There's a trend growing in the video gaming and social media worlds for Terms of Service (ToS) to have increasingly complicated agreement language, and to increasingly take away legal options for end users/customers when a dispute arises. Most glaringly, Facebook, Sony (PS3) and Microsoft (Xbox 360) have implemented contentious new ToS that chip away the consumers' ability to manage their own information (i.e., protect their details and online habits from being shared with third parties) or join class-action lawsuits in any disputes (it's more nuanced than that, but that's a whole other story). 

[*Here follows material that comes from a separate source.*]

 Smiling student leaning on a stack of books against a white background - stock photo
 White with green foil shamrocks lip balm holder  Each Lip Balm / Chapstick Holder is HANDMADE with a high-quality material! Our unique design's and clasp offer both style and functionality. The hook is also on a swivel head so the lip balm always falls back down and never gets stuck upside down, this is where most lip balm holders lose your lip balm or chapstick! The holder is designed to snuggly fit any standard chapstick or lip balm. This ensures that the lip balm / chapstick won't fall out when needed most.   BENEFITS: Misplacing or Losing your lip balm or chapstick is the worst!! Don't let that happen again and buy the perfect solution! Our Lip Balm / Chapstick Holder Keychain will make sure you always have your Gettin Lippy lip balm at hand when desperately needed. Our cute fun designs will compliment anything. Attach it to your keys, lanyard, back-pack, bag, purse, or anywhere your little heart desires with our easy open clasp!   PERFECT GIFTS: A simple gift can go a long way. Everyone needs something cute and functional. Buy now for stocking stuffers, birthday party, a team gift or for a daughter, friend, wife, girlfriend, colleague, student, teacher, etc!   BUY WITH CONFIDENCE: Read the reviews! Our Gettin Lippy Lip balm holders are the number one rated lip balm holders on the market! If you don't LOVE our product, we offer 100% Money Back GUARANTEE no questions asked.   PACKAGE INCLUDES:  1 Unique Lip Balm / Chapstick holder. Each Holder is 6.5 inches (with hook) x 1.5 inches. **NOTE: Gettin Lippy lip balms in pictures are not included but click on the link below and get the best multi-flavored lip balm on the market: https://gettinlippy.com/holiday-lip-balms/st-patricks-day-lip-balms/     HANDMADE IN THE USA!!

In the world of library resources (esp. database and e-book vendors), I fear there is a parallel trend forming. As the person at my library who is responsible for renewing or acquiring electronic resources (among many other responsibilities), I've noticed an increased ramping up of complex and increasingly restrictive ToS agreements (and this is not just restricted to e-book vendors).  This is partially due to the increasingly complex nature of the networked systems that these vendors provide, and the continuing erosion of end-user fair use rights in online environments. From the corporate perspective (i.e., maximizing profits and minimizing risk) this makes perfect sense. What doesn't make sense, at least on the surface, is the end user perspective. Why do we as consumers, and as librarians, accept this state of affairs? Why haven't we risen up in arms to make these companies deal with us fairly and transparently? Many efforts have arisen, and some have even succeeded in making change, but few, if any, have been able to change the ground rules. And these ground rules put end users at a huge disadvantage.

I think there are a couple of factors at work here:
via Flickr CC, by Hubspot 

  • Laziness: none of us wants to have to read through the loads of legalese that make up most ToS and other such documents and contracts. But we do want to get at the content the ToS relates to. So we skip through the text without reading it and accept the terms since there doesn't appear to be any immediate, catastrophic consequences for us. 
  • Our users need these resources, period.  And because they don't usually have to directly pay for them, users (and those who write our paychecks) don't usually want to hear about these issues that could complicate the acquisition process.
  • Most libraries don't have a contract lawyer or even someone with the know-how or dedicated work time to dispute and negotiate legal terms. 
Resource vendors (as well as social media and gaming companies) know all this and promote and configure their services and contract language and promotional efforts to take advantage of it. One example: many library databases now contain a mechanism aimed at faculty and student end users to "request" that their library purchase specific content (guilt marketing?). They also actively create promotional "bargains" that lock subscribing institutions into multi-year contracts and that have very short time frames for libraries to take advantage of them. None of these practices are necessarily nefarious in and of themselves, nor are they restricted to the library world, but they do point out a need for two things:

  1. Contract literacy (ugh, not another literacy! :-) training for librarians: basic skills to navigate and negotiate these terms of service.
  2. Everyone (users and librarians alike) need to become more aware of the potential long-term, "slippery slope" effects these ToS can have on our lives, on the security of our personal information, and on the "ownership" and circulation of knowledge itself. And we need to use our pocketbooks to more effectively negotiate a level playing field in these areas. 
This may be an ideal place for librarians to take the lead. Indeed, many already are!